In Karsenty the husband created a revocable trust, retaining lifetime income with a right to invade principal, remainder to a daughter from a prior marriage. He named the trust as beneficiary of two transfer-on-death accounts, retaining the right to change the beneficiary. After surveying two centuries of case law, the Court held that the proper test is not per se "dominion or control," but whether the transfer was a "mere device or contrivance" - whether it was actually intended to change nothing except how property would be disposed of at death. Karsenty harmonized the "net estate" elective share statute with two centuries of common law precedent recognizing a limited right to claw back certain nonprobate transfers where equity demands it. The Court rejected the term "fraud," preferring "violation" or "frustration.”.
Karsenty held, as a threshold matter, there must be retained interest in, or control of, the property at issue. The factors to be weighed include the decedent's extent of control and motives, the recipient's motives, probate and non-probate arrangements for the surviving spouse and the overall family situation.

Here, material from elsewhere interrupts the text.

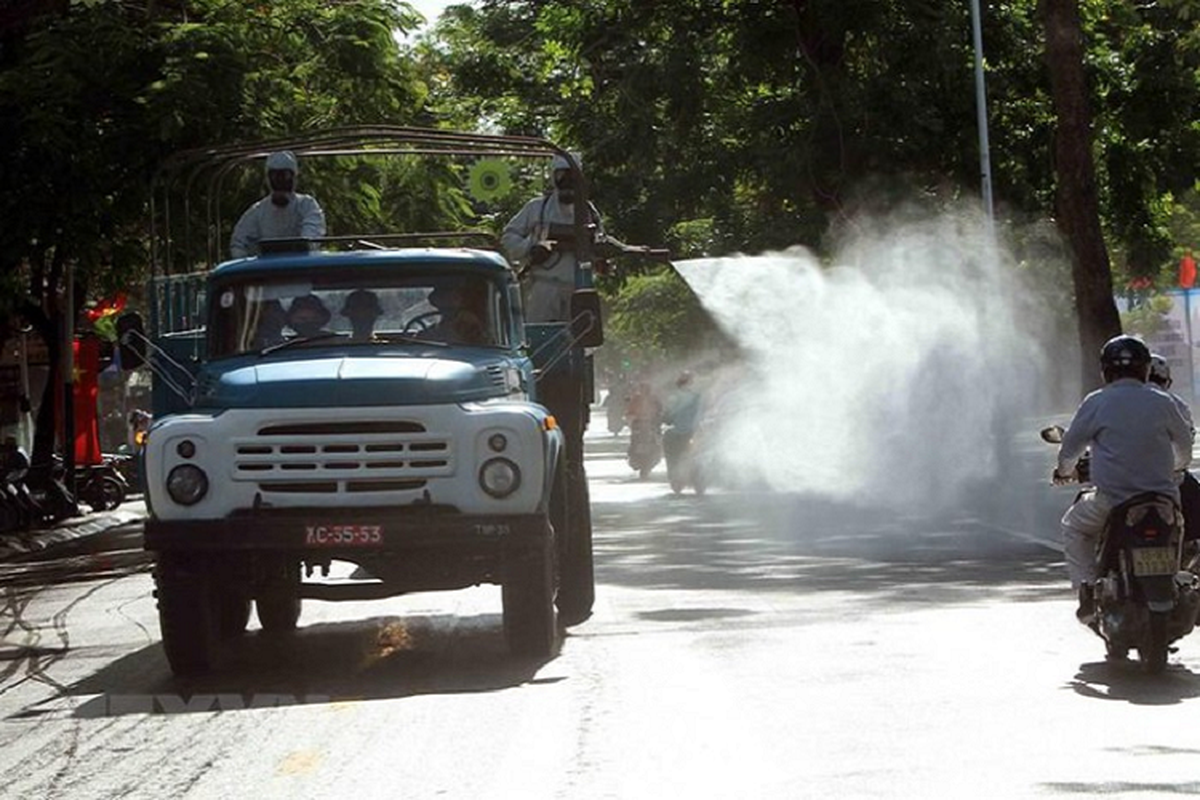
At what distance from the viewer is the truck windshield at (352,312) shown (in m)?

Mr. Sheehan, stressing the difficulty of making a successful Karsenty challenge, offered some observations on practical, planning and litigation considerations. A complete conveyance with no retention of incidents of ownership clearly withstands such a claim. Examine the nature of the interest; e.g., even though the owner/insured of a life insurance policy retains incidents of ownership, she will never enjoy its benefits, which would likely protect it from clawback. Do not use property that has been conveyed, nor impoverish the surviving spouse. Consider stating in the transfer documents the (sustainable) reason for the transfer. A lawsuit, he noted, would lie against the property recipient(s), which could mean multiple actions. This provoked a lively debate as to inclusion of the Personal Representative. Mr. Sheehan said such cases present significant discovery problems and all assets are fair game, requiring an experienced litigator.
The membership benefitted greatly from Peter Sheehan's excellent presentation.